ESTRATTO DI ORIGINE:

****************

Un tempo, esisteva nel mondo quella qualità atroce,
quell'incomunicabile dono di natura, che Simone Weil chiamava "la
forza". Amava incarnarsi nel volto di Giulio Cesare: nel viso,
stranamente femmineo, di Augusto: nei lineamenti di Napoleone; e trovò
forse la sua ultima incarnazione nella figura massiccia di Stalin. La
forza si proponeva dei fini. Aveva immensi progetti: invadere popoli,
conquistare nazioni, allargare il potere, possedere l'universo,
spostare sempre più lontano i confini dell'orizzonte. Non pensava.

****************

ISTRUZIONI DEL COMPITO:
Trascrivi fedelmente il passo del brano sulla forza che parte dalle parole "Un tempo, esisteva" e si chiude dopo "dell'orizzonte. Non pensava.".

DATI DI PARTENZA:

****************

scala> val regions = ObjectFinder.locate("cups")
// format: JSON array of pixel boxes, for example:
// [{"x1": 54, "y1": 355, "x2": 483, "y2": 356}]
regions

****************

RISULTATO:
Un tempo, esisteva nel mondo quella qualità atroce,
quell'incomunicabile dono di natura, che Simone Weil chiamava "la
forza". Amava incarnarsi nel volto di Giulio Cesare: nel viso,
stranamente femmineo, di Augusto: nei lineamenti di Napoleone; e trovò
forse la sua ultima incarnazione nella figura massiccia di Stalin. La
forza si proponeva dei fini. Aveva immensi progetti: invadere popoli,
conquistare nazioni, allargare il potere, possedere l'universo,
spostare sempre più lontano i confini dell'orizzonte. Non pensava.